The Vintage Scene has picked the city as the location for its second branch of its sustainable fashion store which invites customers on a blast back to the nineties.
Run by James Davis and Shannon Carberry, the company opened its first store in Leicester five years ago and has kept business ticking over during lockdown through its online shop.
But, having visited Newcastle with vintage events over the years, they have long wanted to open a shop in the city and continued their plans, despite the pandemic, finally finding an ideal spot in Ridley Place.
The Vintage Scene, which sells “trend-led” vintage clothing dating from the eighties to noughties will open in a former bank building when restrictions lift on April 12 and passers-by will certainly spot the difference.

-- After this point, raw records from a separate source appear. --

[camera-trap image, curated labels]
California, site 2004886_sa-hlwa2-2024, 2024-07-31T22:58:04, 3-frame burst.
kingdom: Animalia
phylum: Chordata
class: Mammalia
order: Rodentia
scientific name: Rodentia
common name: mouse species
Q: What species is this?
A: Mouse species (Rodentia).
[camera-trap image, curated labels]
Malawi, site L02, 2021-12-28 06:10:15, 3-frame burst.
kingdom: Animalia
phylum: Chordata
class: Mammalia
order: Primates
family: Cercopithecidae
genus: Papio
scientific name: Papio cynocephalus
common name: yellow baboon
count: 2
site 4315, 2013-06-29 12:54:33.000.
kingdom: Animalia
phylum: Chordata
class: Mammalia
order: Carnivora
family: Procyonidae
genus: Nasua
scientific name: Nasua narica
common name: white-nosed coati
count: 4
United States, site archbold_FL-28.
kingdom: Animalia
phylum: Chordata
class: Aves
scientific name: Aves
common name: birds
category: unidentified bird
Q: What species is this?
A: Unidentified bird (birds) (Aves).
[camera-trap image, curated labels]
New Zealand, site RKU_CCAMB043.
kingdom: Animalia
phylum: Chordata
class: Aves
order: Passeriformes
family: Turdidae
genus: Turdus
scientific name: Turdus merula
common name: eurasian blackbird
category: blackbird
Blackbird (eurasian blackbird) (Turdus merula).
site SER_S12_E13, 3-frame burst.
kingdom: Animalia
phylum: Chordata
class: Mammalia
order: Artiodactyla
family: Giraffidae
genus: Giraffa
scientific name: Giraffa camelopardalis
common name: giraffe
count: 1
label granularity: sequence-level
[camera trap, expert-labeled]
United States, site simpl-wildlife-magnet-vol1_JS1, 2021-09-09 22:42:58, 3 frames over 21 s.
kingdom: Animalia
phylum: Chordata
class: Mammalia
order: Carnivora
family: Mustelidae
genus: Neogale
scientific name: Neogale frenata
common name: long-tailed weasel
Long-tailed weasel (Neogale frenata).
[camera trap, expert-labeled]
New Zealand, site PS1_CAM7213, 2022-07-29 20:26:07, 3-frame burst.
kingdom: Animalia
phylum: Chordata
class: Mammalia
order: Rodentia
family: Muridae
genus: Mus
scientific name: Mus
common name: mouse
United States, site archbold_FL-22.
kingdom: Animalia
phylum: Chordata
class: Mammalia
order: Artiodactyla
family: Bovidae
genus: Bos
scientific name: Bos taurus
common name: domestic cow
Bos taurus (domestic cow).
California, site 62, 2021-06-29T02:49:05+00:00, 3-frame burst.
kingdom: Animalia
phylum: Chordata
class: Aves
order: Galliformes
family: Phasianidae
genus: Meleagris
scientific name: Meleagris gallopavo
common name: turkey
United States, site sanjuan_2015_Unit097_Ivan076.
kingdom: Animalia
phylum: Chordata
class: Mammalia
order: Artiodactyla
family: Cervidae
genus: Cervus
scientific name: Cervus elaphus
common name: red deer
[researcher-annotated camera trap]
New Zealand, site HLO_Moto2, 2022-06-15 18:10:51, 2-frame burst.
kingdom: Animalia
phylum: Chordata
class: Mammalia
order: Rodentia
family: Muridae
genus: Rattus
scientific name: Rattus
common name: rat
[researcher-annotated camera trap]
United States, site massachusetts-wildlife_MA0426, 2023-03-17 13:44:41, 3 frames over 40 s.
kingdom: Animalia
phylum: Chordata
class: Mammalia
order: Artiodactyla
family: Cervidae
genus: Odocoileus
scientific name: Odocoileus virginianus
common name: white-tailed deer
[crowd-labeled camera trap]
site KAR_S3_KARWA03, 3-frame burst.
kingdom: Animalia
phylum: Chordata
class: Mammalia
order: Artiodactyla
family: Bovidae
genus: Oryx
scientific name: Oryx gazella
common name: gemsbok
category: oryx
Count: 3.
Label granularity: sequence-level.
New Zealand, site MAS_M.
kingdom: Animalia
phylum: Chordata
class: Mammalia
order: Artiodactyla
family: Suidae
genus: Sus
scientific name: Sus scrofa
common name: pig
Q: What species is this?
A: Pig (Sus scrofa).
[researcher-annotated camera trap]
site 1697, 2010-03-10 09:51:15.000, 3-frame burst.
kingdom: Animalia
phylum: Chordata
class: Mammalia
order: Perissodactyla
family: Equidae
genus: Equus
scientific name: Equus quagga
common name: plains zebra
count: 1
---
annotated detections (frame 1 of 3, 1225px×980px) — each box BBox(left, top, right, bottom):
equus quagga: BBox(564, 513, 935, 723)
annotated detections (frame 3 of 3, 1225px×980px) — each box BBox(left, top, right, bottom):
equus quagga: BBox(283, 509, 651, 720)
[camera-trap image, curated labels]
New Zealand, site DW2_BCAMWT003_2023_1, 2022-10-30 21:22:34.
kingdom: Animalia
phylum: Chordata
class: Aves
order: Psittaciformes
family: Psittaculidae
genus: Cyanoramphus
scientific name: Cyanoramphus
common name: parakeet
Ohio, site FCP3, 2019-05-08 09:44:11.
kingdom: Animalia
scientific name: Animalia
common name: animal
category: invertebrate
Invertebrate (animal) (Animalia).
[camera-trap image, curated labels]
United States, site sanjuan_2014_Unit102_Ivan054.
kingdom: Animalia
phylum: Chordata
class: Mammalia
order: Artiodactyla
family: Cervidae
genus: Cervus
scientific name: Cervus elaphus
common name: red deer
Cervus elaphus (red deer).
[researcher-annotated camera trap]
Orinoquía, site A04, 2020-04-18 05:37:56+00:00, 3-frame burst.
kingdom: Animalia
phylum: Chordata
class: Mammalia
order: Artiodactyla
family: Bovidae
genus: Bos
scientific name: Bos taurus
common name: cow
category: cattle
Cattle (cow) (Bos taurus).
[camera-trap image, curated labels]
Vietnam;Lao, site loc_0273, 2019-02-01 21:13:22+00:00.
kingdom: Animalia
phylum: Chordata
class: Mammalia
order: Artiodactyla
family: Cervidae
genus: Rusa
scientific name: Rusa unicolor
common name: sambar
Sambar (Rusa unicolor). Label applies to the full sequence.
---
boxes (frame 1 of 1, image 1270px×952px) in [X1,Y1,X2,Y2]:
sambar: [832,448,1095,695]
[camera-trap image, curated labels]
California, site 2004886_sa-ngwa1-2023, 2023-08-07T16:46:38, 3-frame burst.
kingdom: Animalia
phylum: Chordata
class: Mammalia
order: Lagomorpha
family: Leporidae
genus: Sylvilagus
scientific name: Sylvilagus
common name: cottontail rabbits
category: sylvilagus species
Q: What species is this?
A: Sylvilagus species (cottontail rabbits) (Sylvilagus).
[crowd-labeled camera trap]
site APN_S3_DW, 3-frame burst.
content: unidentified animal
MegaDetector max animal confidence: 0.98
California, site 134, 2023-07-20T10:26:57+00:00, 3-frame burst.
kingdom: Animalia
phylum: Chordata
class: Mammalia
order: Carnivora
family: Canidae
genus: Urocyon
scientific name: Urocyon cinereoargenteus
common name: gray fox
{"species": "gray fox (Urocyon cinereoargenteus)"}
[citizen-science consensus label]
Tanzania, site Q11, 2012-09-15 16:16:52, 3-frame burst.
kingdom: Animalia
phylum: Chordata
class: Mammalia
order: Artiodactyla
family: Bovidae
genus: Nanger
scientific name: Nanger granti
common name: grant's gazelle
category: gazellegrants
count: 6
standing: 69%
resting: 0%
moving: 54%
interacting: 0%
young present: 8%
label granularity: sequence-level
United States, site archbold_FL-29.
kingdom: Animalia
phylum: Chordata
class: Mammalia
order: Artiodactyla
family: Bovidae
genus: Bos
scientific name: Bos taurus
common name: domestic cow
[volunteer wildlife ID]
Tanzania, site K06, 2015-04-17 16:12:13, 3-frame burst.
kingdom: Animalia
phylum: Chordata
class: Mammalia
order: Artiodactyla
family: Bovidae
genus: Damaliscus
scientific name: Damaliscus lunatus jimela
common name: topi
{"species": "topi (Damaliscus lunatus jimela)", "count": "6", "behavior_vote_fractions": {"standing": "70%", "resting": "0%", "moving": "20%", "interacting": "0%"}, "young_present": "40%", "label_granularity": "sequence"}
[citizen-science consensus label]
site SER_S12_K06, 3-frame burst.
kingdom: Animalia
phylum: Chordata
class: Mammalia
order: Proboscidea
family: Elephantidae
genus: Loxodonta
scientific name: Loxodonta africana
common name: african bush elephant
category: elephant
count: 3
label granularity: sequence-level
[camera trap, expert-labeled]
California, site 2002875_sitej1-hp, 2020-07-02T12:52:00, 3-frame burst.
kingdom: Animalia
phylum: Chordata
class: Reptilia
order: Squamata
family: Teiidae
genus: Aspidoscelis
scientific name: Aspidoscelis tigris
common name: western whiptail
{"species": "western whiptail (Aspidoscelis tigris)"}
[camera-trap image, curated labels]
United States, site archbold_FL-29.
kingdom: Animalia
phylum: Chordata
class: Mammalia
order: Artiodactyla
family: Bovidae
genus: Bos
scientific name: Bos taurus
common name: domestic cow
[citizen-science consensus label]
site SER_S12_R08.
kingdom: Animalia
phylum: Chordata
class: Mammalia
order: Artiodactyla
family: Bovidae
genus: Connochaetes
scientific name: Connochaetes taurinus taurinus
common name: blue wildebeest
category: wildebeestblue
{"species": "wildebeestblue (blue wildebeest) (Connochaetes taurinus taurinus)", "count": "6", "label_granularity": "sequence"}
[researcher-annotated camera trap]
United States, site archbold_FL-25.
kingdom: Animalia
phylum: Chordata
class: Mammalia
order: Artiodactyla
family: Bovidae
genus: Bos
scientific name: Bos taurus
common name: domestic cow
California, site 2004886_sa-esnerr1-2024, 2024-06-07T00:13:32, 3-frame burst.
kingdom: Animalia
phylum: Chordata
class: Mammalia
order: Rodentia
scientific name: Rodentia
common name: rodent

A bright and vibrant newcomer on the block, the shop will showcase mainly nineties fashions and is geared up to appeal to a young clientele including students.
“We have a really young customer base and a wide appeal amongst those who like to dress fashionably whilst not having to bear the guilt that comes with fast fashion,” said James.
The Vintage Scene tends to attract those aged from 14 years and up to 30, including festival-goers and retro-lovers interested in brands such as Nike and Adidas.
The hand-picked stock is often sourced in Europe and the US.
Since James first started out in the business around 12 years ago, the interest in retro fashion has now taken on a whole new appeal for the Greta Thunberg generation who are environmentally aware, have a social conscience and a desire to recycle, upcycle and avoid waste.
Back then The Vintage Scene had mainly an online presence but around six years ago the Leicester shop was open.
And the pair were convinced that one in Newcastle would work just as well.
“We always wanted to open in Newcastle,” said James. “It was always one of our favourite destinations.”
Pressing ahead with their plans during the pandemic was a risk, although it did mean a slightly better deal with contracts.
“We thought it was a risk worth taking, said James.
While young people are key to the business, James also thinks the shop will benefit from NE1’s plans for the city centre, including for pedestrianised areas, which he thinks will help create a European cafe-culture vibe.